For the restoration of blood pressure in certain acute hypotensive states (e.g. pheochromocytomectomy, sympathectomy, poliomyelitis, spinal anesthesia, myocardial infarction, septicemia, blood transfusion, and drug reactions). As an adjunct in the treatment of cardiac arrest and severe hypotension. To restore and maintain an adequate blood pressure after an effective heartbeat and ventilation have been established by other means.
Norepinephrine 4 mg
Up to 18 Years
Safety and effectiveness in pediatric patients has not been established.
65 Years Old and Above
Dose selection for an elderly patient should be cautious, usually starting at the low end of the dosing range, reflecting the greater frequency of decreased hepatic, renal, or cardiac function, and of concomitant disease or other therapy.
Norepinephrine infusions should not be administered into the veins in the leg in elderly patients.
Raivas injection is a concentrated, potent injection which must be diluted in dextrose containing solutions prior to infusion. An infusion of norepinephrine should be given into a large vein.

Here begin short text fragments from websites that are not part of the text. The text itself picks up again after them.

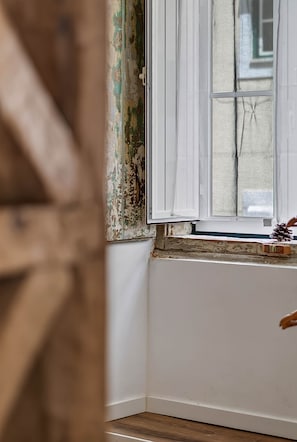 A room corner with a window, a wooden floor, and a wall with peeling paint.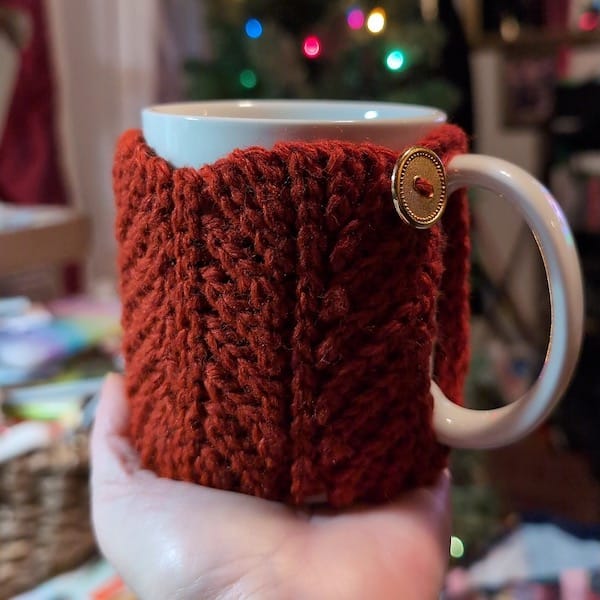 An outstretched hand holding a white mug with a rust-colored textured knit cozy on it, held closed with a brass button.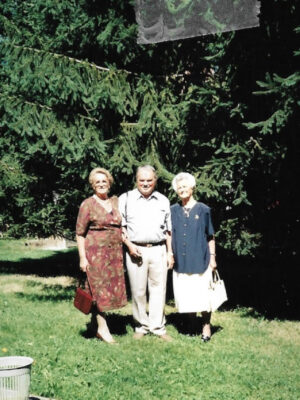 a vintage photo of three Italian siblings who immigrated to France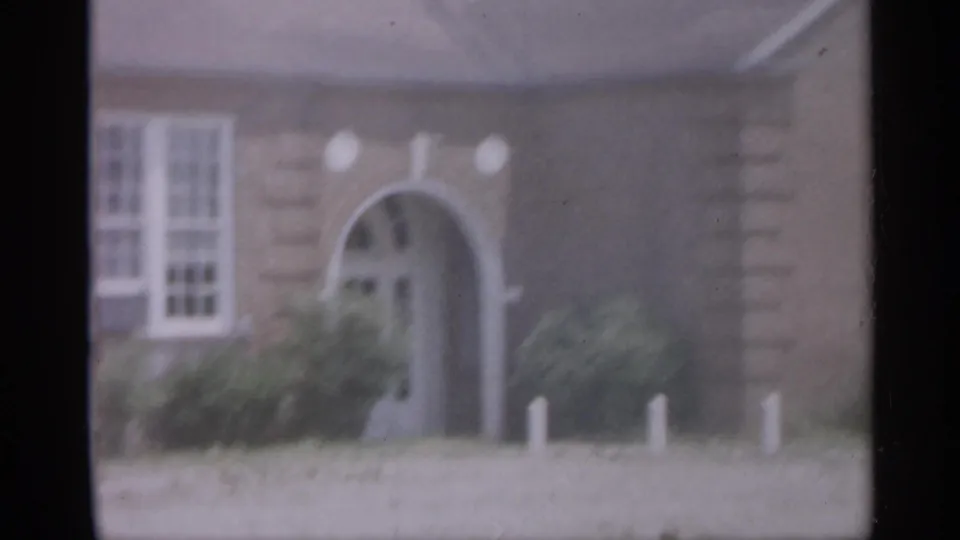 1958 New Jersey 8mm frame showing a brick exterior with an arched doorway, white window, shrubs, and short roadside posts.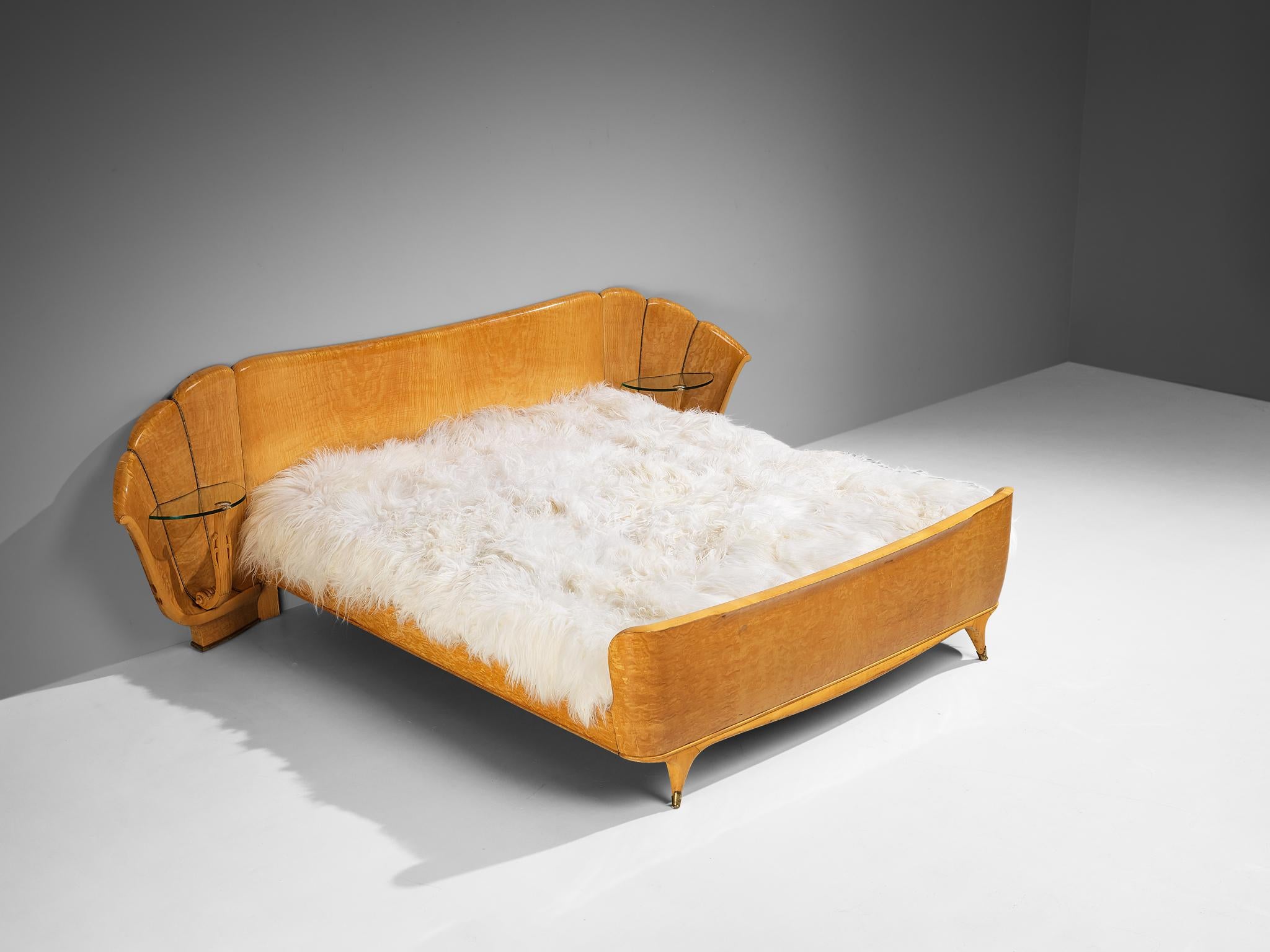 Queen bed, ash, glass, brass, Italy, 1950s

Queen bed with two integrated side tables. The shape of the headboard features a dynamic design with slightly curved sides and shell-like design. Vertical lines with little brass nails structure the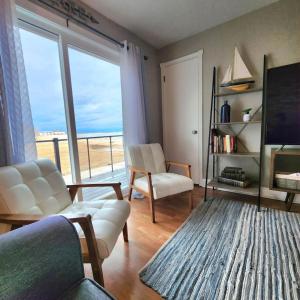 a living room with a view of the ocean at Beachside Condo w Stunning Lake Views in Sheboygan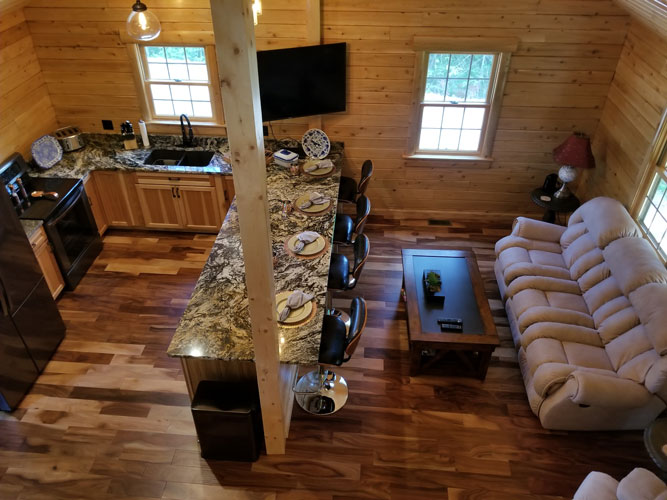 Looking down from loft in Musquash log cabin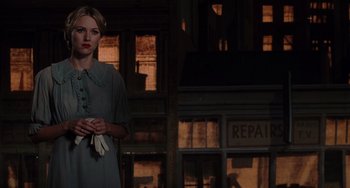 Movie still from “Mulholland Drive” (2001), directed by David Lynch – A woman standing in a dimly - lit room holding flowers; Medium shot, Over the shoulder angle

Restoration of Blood Pressure in Acute Hypotensive States
Blood volume depletion should always be corrected as fully as possible before any vasopressor is administered. When, as an emergency measure, intra-aortic pressures must be maintained to prevent cerebral or coronary artery ischemia, norepinephrine can be administered before and concurrently with blood volume replacement.
Norepinephrine should be diluted in five percent (5%) dextrose solution or five percent (5%) dextrose with sodium chloride solution. These dextrose containing fluids provide protection against significant loss of potency due to oxidation. .
Add 4 ml (4 mg) from norepinephrine’s ampoules to 1,000 ml of a 5% dextrose containing solution. Each ml of this dilution contains 4 micrograms of the base of norepinephrine. Give this solution by intravenous infusion. After observing the response to an initial dose of 2 ml to 3 ml (from 8-12 mcg of base) per minute, adjust the rate of flow to establish and maintain a low normal blood pressure (usually 80 mmHg to 100 mmHg systolic) sufficient to maintain the circulation to vital organs. In previously hypertensive patients, it is recommended that the blood pressure should be raised no higher than 40 mmHg below the pre-existing systolic pressure. The average maintenance dose ranges is from 0.5-1 ml per minute (from 2 mcg to 4 mcg of base).
Dosage of norepinephrine should be titrated according to the response of the patient. Occasionally much larger or even enormous daily doses (as high as 68 mg base or 17 ampoules) may be necessary if the patient remains hypotensive, but occult blood volume depletion should always be suspected and corrected when present. Central venous pressure monitoring is usually helpful in detecting and treating this situation.
The degree of dilution depends on clinical fluid volume requirements. If large volumes of fluid (dextrose) are needed at a flow rate that would involve an excessive dose of the pressor agent per unit of time, a solution more dilute than 4 mcg per ml should be used. On the other hand, when large volumes of fluid are clinically undesirable, a concentration greater than 4 mcg per ml may be necessary.
Duration of therapy:
The infusion should be continued until adequate blood pressure and tissue perfusion are maintained without therapy. Infusions of norepinephrine should be reduced gradually, avoiding abrupt withdrawal.
Adjunctive Treatment in Cardiac Arrest
To maintain systemic blood pressure during the management of cardiac arrest, norepinephrine is used in the same manner as described under “restoration of blood pressure in acute hypotensive states”.